ICE cotton futures rallied to their highest levels in more than a month on Tuesday, after a US government report lowered expectations for output in top producer India and continued rains in US growing regions contributed to supply concerns.
Technical buying also accelerated gains after the rally triggered automatic buy-stops above the prior week's high at 62.45 cents a lb. The December contract also eclipsed its 50-day moving average, at 62.75 cents a lb, for the first time since late August.
The US Department of Agriculture's (USDA) attache in India released on Monday after the market close said that the country's 2015-16 output would be 28.5 million 480-lb bales, below the USDA's official projection of 29 million bales, as low rainfall during the monsoon season would stunt crops and harm yields.

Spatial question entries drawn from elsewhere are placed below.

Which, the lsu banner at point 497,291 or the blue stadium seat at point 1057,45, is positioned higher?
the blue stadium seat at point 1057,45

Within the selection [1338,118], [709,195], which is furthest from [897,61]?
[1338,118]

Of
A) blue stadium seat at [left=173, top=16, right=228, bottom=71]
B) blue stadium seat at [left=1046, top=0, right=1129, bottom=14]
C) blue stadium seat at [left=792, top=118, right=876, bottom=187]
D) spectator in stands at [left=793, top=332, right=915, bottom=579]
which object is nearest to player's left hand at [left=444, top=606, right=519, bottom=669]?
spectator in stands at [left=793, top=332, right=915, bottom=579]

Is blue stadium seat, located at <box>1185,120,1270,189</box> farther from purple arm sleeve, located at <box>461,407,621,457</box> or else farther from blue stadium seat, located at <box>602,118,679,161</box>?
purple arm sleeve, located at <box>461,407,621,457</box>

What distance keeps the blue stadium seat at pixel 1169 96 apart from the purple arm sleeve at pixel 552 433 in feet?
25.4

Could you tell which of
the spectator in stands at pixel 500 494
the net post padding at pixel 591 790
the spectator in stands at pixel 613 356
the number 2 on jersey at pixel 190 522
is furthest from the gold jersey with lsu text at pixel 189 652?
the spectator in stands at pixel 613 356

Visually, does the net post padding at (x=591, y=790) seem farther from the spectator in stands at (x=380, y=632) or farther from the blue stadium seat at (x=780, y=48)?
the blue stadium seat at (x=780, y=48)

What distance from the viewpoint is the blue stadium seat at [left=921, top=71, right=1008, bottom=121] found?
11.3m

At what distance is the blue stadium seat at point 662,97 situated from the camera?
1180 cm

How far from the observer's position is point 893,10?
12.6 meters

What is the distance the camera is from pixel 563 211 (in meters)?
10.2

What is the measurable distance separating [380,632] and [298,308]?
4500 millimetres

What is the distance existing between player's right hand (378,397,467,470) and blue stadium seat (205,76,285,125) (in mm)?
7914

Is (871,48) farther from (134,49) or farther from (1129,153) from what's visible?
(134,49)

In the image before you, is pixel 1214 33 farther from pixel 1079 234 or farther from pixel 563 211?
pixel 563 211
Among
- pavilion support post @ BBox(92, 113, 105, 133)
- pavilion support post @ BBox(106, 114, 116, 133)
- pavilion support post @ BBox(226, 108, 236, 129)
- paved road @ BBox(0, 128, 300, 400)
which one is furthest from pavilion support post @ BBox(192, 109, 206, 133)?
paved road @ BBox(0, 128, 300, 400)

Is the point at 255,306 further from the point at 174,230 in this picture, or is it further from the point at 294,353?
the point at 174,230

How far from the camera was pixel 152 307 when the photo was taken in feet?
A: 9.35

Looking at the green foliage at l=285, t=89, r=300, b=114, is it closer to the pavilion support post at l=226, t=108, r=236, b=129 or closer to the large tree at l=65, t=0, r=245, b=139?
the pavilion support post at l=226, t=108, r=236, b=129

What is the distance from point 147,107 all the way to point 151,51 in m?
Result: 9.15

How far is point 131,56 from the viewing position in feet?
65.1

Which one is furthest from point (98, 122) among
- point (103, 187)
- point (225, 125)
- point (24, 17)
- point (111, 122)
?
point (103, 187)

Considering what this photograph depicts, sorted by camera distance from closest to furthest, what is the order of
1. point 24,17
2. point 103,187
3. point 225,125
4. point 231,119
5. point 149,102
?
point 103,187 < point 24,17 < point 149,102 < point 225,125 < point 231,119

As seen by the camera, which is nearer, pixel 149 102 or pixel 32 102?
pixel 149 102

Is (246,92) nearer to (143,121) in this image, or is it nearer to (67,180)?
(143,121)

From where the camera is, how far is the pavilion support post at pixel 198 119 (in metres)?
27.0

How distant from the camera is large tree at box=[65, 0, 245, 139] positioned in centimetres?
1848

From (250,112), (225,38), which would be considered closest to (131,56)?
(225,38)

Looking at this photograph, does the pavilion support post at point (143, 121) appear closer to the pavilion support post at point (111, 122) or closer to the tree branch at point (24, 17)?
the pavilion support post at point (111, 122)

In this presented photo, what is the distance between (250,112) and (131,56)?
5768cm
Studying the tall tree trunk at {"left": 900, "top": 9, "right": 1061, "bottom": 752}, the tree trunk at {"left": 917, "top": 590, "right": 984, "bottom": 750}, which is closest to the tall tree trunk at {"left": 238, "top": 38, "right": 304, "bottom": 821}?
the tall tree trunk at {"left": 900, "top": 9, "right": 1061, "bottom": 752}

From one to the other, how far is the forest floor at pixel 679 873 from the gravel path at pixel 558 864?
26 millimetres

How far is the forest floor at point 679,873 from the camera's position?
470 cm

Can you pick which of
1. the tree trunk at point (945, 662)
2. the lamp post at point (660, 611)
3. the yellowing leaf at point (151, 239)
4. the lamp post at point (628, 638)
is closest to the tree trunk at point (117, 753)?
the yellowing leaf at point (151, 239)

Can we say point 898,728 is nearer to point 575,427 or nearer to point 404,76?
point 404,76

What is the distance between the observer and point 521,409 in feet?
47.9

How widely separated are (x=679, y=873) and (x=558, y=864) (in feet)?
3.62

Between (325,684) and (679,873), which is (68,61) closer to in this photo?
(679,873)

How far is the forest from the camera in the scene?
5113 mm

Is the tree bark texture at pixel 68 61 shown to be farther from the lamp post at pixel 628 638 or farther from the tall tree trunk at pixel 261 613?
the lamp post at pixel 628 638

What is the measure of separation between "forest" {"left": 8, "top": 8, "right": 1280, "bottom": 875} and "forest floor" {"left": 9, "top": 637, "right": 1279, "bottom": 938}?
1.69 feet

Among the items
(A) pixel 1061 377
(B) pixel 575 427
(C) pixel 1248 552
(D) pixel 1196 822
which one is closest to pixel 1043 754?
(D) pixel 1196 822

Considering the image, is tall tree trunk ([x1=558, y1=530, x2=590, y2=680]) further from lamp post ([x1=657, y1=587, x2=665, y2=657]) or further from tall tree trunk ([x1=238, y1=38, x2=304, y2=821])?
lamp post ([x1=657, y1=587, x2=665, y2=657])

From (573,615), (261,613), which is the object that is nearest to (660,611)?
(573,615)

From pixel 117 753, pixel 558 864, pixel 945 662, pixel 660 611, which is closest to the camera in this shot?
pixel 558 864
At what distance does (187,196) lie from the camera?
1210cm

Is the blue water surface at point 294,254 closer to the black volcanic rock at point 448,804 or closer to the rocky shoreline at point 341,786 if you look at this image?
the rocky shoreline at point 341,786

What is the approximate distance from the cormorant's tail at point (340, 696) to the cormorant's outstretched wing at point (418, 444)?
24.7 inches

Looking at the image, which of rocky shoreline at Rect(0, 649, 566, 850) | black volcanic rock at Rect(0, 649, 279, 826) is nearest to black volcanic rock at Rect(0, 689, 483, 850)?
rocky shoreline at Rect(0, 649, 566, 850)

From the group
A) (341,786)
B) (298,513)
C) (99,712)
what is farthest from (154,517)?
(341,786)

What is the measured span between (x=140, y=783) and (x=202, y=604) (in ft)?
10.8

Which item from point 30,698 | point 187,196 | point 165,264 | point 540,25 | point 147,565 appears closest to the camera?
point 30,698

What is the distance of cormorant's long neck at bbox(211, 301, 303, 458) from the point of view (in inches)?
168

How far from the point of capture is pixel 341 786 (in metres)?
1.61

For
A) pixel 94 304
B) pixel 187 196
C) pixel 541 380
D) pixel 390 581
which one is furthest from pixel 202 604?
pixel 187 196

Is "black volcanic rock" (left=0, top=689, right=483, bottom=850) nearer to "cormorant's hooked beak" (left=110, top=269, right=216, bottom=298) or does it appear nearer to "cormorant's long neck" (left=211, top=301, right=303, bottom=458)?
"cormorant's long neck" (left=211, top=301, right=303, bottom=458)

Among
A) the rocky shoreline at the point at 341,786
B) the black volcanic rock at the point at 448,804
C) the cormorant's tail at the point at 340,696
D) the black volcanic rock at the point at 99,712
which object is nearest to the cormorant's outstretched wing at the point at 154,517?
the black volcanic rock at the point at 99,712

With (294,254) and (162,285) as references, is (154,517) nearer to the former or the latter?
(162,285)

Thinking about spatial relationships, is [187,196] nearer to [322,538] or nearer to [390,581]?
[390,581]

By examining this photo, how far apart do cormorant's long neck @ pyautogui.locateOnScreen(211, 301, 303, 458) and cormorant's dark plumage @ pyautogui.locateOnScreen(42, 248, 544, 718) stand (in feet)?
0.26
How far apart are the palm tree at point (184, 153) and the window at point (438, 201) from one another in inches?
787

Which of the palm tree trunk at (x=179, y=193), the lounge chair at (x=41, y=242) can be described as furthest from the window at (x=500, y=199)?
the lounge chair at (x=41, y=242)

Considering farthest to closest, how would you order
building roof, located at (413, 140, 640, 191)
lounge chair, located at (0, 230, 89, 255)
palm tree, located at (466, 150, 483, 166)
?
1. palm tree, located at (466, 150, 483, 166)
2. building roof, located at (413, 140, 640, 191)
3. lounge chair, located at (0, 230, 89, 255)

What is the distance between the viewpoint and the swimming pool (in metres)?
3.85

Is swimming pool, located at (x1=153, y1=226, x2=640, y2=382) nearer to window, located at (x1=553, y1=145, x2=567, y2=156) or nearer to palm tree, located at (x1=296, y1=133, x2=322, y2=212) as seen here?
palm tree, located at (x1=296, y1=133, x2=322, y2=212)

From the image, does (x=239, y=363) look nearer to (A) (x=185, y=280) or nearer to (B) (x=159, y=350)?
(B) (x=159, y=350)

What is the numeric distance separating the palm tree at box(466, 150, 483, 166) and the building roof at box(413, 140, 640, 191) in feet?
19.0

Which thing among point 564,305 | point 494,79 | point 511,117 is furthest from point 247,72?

"The Indian crop has to be smaller than a year ago - there's less acreage and the monsoon wasn't as good," said Rogers Varner, president of Varner Brokerage in Cleveland, Mississippi. The USDA's unexpected reduction in its forecast for the US crop in last Friday's supply and demand report continued to support the market, with more rains in the Carolinas in recent days adding to traders' concerns about supply, traders said.
Spillover from gains in other commodities markets, particularly soybeans, amid a weakening US dollar also helped boost prices. "It's a green day for the ags," said Louis Rose, an independent cotton trader and analyst with Risk Analytics in Memphis, Tennessee. Cotton contracts for December rose to settle up 2.17 cents, a 3.5-percent gain, to 63.86 cents per pound. It traded within a range of 61.53 and 64.16 cents a pound.
Certificated cotton stocks deliverable as of October 12 totalled 43,224 480-lb bales, unchanged from the previous session. The New York average basis price for cotton for December fell by 0.15 cent, or 0.25 percent, to 59.94 cents a pound.